The overall drudgery of 187 minutes of highly repetitious material makes this a borderline intolerable experience. If Clockwork Orange were to be re-made, this would be the film they use to make the Malcolm McDowell character vomit on viewing it. I'm a big jungle movie fan, & I can safely say that King Kong 2005 ranks right up there with "Cannibal Women in the Avocado Jungle of Death" & any Jungle Jim film, as one of the funniest jungle movies I've ever seen, but unfortunately, King Kong not played for laughs. In the days of Jungle Jim, we were supposed to believe that the guy in the gorilla suit was a real gorilla, no matter how little sense it made. Likewise, Director Jackson expects us to believe the most unbelievable & absurd scenarios. They could have saved a lot of money if they had just gotten the old gorilla suit out of mothballs.
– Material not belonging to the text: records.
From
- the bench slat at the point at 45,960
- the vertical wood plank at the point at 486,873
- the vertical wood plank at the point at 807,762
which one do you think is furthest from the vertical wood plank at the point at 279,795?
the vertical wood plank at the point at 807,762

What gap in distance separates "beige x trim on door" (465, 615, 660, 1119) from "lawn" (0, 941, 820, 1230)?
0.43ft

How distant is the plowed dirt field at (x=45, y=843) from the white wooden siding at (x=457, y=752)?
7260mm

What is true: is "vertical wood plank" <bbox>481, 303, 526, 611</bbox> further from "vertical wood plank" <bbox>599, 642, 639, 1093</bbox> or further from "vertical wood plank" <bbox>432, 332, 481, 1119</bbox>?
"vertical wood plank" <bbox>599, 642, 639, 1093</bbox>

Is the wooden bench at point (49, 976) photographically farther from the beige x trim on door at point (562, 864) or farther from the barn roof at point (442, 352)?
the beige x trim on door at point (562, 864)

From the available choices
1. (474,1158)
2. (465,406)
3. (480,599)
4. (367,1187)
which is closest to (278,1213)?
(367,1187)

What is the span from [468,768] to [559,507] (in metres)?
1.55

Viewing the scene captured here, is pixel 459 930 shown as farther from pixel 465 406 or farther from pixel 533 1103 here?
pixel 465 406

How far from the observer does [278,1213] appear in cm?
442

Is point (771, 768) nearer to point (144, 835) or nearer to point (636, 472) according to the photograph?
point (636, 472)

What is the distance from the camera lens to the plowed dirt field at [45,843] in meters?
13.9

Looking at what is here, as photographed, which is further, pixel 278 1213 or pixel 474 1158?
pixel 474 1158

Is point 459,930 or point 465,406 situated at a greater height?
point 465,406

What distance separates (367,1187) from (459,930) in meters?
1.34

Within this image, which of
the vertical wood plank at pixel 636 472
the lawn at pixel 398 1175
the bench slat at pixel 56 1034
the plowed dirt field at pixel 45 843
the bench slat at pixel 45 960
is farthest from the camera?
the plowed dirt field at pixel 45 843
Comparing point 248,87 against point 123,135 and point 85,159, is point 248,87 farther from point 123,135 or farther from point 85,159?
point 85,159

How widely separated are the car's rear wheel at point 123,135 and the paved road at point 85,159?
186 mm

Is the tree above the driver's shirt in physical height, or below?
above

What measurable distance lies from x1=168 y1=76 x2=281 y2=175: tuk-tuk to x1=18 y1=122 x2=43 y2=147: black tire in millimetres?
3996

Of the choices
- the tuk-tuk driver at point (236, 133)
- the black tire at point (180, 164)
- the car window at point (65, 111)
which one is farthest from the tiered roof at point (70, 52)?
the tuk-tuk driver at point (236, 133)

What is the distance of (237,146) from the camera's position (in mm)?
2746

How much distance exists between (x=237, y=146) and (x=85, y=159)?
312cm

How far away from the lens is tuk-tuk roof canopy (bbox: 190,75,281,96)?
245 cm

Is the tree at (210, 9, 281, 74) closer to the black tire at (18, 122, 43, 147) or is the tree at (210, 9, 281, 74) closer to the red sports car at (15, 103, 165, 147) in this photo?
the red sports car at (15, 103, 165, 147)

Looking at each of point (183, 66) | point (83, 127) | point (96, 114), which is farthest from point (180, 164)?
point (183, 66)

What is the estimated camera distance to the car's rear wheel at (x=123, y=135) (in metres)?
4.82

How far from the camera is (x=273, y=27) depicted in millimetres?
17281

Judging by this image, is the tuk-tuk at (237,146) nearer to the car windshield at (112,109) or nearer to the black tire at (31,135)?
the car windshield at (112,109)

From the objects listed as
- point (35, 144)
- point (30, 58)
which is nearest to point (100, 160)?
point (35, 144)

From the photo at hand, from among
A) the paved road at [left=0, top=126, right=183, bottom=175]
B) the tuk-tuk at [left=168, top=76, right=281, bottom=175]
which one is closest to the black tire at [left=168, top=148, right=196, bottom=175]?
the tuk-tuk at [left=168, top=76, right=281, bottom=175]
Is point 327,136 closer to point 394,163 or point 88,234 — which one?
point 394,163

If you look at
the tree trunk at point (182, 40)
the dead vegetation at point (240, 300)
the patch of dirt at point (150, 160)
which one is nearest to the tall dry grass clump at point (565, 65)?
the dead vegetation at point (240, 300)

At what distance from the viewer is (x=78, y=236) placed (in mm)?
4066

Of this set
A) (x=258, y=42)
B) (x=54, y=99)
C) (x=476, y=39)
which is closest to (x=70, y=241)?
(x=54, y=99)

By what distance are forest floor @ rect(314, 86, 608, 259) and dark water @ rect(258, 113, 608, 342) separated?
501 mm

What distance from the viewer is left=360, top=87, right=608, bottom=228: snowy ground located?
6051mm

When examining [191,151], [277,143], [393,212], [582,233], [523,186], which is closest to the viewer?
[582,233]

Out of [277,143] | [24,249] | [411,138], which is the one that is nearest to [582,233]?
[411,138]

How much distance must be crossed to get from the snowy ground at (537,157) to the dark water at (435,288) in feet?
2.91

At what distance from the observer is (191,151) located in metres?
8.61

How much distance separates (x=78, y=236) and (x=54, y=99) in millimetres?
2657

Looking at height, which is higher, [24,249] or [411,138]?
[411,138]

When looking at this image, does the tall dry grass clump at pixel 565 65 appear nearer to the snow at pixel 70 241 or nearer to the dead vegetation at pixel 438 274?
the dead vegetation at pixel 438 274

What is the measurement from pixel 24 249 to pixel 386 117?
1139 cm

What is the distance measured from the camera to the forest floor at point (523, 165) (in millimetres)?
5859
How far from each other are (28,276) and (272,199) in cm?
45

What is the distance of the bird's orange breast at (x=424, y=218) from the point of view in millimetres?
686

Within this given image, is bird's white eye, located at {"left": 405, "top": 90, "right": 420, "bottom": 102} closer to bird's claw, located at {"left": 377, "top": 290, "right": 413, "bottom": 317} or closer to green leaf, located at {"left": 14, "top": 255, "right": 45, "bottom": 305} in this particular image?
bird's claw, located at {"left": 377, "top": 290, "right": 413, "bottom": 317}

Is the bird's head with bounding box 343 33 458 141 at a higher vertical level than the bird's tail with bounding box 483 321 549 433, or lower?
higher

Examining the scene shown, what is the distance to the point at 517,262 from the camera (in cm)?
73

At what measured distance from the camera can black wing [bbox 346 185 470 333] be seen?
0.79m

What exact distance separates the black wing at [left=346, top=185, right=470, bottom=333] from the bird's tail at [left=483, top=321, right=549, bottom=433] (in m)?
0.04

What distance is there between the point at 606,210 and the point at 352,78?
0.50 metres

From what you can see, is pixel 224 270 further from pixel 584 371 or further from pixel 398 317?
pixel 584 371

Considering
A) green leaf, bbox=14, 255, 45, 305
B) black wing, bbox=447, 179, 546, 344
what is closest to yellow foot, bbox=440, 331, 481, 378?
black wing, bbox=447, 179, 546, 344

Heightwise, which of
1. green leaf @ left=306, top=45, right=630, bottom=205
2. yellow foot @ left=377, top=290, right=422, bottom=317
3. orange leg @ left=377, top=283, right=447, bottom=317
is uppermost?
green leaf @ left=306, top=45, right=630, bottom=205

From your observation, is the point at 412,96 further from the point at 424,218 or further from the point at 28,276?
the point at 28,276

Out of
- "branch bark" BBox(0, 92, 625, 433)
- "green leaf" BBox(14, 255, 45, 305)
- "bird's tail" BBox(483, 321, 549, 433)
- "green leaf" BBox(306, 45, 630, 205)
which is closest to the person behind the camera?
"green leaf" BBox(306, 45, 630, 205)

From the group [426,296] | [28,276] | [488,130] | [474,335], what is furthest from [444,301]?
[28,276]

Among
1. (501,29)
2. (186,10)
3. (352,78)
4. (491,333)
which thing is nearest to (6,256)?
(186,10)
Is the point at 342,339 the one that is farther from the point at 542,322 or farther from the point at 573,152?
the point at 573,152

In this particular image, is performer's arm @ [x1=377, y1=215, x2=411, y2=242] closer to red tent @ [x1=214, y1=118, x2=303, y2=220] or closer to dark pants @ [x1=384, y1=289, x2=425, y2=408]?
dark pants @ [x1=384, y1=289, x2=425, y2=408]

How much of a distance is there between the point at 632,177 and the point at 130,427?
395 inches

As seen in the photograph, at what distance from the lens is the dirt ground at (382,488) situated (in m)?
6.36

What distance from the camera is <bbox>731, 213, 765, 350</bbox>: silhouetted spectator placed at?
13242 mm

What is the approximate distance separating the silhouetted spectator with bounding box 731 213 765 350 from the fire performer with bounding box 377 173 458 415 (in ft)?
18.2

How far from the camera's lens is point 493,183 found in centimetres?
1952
In summary, for when it comes out on DVD, I recommend King Kong 2005 if you need to play a film in your DVD player while vacuuming the whole house & then painting three rooms with 12+ foot ceilings (without a ladder or paintbrush extension), or mowing your lawn with a hand clipper (you'll get back inside in time to see the ending), or even while preparing & eating dinner in a different room (preferably at a friend's house out-of-state). Other than that, a big waste of your money & a bigger waste of your time.